画像に基づく空間推論データ:
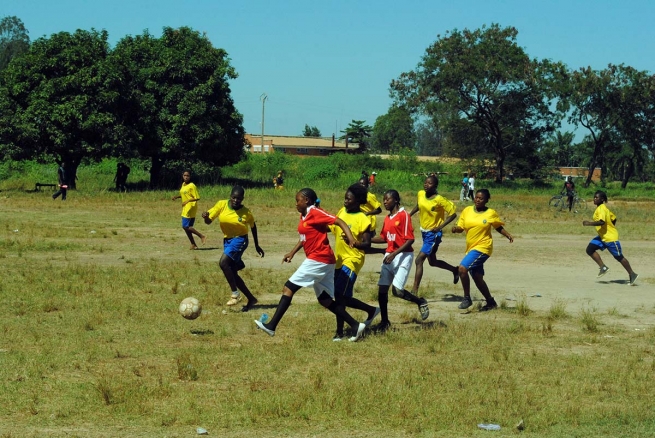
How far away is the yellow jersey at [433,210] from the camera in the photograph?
13.3m

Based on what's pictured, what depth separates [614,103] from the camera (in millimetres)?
62969

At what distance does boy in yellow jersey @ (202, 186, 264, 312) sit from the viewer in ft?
39.6

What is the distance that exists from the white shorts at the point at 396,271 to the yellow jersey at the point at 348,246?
2.34ft

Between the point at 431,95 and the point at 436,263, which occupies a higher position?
the point at 431,95

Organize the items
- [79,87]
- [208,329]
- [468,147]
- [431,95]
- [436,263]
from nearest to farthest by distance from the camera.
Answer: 1. [208,329]
2. [436,263]
3. [79,87]
4. [431,95]
5. [468,147]

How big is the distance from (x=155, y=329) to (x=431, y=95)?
4882 cm

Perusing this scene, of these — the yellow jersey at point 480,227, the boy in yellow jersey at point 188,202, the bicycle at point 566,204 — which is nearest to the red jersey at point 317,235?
the yellow jersey at point 480,227

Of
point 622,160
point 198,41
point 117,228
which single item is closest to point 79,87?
point 198,41

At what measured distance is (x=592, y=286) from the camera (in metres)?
15.4

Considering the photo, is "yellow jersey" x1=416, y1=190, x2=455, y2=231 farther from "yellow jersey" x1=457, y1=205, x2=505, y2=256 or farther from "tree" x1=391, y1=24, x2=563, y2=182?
"tree" x1=391, y1=24, x2=563, y2=182

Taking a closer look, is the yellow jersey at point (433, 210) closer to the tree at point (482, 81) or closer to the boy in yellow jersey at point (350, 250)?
the boy in yellow jersey at point (350, 250)

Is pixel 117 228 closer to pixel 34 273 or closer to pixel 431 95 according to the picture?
pixel 34 273

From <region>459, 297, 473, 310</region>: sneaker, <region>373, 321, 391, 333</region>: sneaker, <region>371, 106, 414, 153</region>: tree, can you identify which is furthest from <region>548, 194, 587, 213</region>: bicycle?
<region>371, 106, 414, 153</region>: tree

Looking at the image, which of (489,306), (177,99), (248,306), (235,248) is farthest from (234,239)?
(177,99)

**依頼内容:** 上の行をすべて、画像だけ除いて一字一句変えずにもう一度書き出してもらえますか？

**記述回答:**
How far away is the yellow jersey at [433,210] from the camera in the photograph?
13.3m

Based on what's pictured, what depth separates [614,103] from the camera (in millimetres)?
62969

At what distance does boy in yellow jersey @ (202, 186, 264, 312) sit from the viewer in ft?
39.6

What is the distance that exists from the white shorts at the point at 396,271 to the yellow jersey at the point at 348,246?
2.34ft

Between the point at 431,95 and the point at 436,263, which occupies a higher position?
the point at 431,95

Organize the items
- [79,87]
- [208,329]
- [468,147]
- [431,95]
- [436,263]
from nearest to farthest by distance from the camera.
Answer: 1. [208,329]
2. [436,263]
3. [79,87]
4. [431,95]
5. [468,147]

How big is the distance from (x=155, y=329) to (x=431, y=95)?
4882 cm

Perusing this scene, of these — the yellow jersey at point 480,227, the boy in yellow jersey at point 188,202, the bicycle at point 566,204 — which is nearest to the red jersey at point 317,235?
the yellow jersey at point 480,227

Of
point 622,160
point 198,41
point 117,228
which single item is closest to point 79,87?
point 198,41

At what measured distance is (x=592, y=286) from the camera (in metres)?
15.4

Considering the photo, is "yellow jersey" x1=416, y1=190, x2=455, y2=231 farther from "yellow jersey" x1=457, y1=205, x2=505, y2=256 or farther from "tree" x1=391, y1=24, x2=563, y2=182?
"tree" x1=391, y1=24, x2=563, y2=182

Taking a closer look, is the yellow jersey at point (433, 210) closer to the tree at point (482, 81) or closer to the boy in yellow jersey at point (350, 250)?
the boy in yellow jersey at point (350, 250)

Is pixel 117 228 closer to pixel 34 273 or closer to pixel 431 95 according to the picture?
pixel 34 273

From <region>459, 297, 473, 310</region>: sneaker, <region>373, 321, 391, 333</region>: sneaker, <region>371, 106, 414, 153</region>: tree, can you identify which is furthest from <region>548, 194, 587, 213</region>: bicycle?
<region>371, 106, 414, 153</region>: tree

Looking at the image, which of (489,306), (177,99), (248,306), (235,248) is farthest from (234,239)?
(177,99)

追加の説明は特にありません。